Title: Laparoscopy and Laparotomy as Savior for all cases of Abdominal Tuberculosis

Authors: Dr Shamim Khurrum Azmi (M.S), Dr Talat Fatma (M.D), Dr Jagdish Chandra (M.S)

 DOI:  https://dx.doi.org/10.18535/jmscr/v5i3.117

Abstract

Aim: To establish that laparoscopy is important modality of diagnosis and treatment in all cases of abdominal tuberculosis and can be life saving in certain grave and complicated cases.

Design: Prospective study done at department of surgery, Darbhanga Medical College and Hospital, Bihar from 2011- 2015. Cases were analyzed in terms of demography, clinical features, investigations, operative treatment, and outcome.

Materials and Methods:  80 patients with abdominal tuberculosis having age between 10yrs to 80 yrs age were included in the study. Among these there were 55 %( n=44) male patients and 45% (n=36) female patients with abdominal tuberculosis.

All the patients were subjected to detailed history and clinical examination followed by investigations and diagnostic laparoscopy.

Diagnostic laparoscopy was done to confirm the diagnosis. The following features seen by laparoscopy supports the diagnosis of abdominal tuberculosis:

  • Ascitic fluid in Peritoneal Cavity
  • Adhesions & Bands in Peritoneum
  • Tubercles
  • Stricture
  • Enlargement of mesenteric lymph node

Histopathology: biopsy of lymph nodes was sent for histopathological examination for final confirmation of diagnosis of tuberculosis.

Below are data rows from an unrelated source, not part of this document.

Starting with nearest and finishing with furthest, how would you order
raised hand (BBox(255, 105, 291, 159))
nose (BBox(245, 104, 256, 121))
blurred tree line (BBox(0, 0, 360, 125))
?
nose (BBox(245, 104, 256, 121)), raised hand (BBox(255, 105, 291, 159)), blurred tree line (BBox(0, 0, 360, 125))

Management: The cases were divided into two groups:

  1. Conservative: this group consisted of cases presenting with features of subacute obstruction .This group was managed by antitubercular drug treatment along with advise on diet and nutrition.
  2. Operative: this group consisted of patients presenting with features of acute obstruction .This group was subjected to laparoscopy and /or laparotomy and the following operative procedures were done:
  • Conservative ileo caecal resection
  • Ileotransverse anastomosis
  • Stricturoplasty
  • Resection and anastomosis
  • Simple closure of perforation
  • Right hemicolectomy
  • Laparotomy and biopsy

Follow up: After recovery patients were discharged with advise on use of drugs and report for checkup after 1 month, then 3 months, then 6 months and 1 year .In follow up subjective symptoms like abdominal distension, constipation, diarrhea, anorexia and weakness were regularly monitored. Objective improvement by accessing gain in body weight, hemoglobin percent and fall in E.S.R. was considered.

Results

  • 5% cases (n=10) improved on conservative management with antitubercular treatment along with hydration, correction of electrolyte imbalance, vitamin supplementation and nutritional support.
  • Remaining 87.5% cases (n=70) had to undergo surgical intervention in form of laparoscopy or laparotomy for definitive treatment.
  • Limited right hemicolectomy (ileo caecal resection) was the most common surgical procedure and done in 42.5% of cases (n=34).
  • Laparoscopic adhesiolysis was done in 25% of cases (n=20) presenting with adhesions and abdominal cocoon.
  • Stricturoplasty was done in 12.5% cases (n=10)
  • Resection and anastomosis was done in 7.5% cases (n=6) presenting with perforation and multiple adjacent strictures.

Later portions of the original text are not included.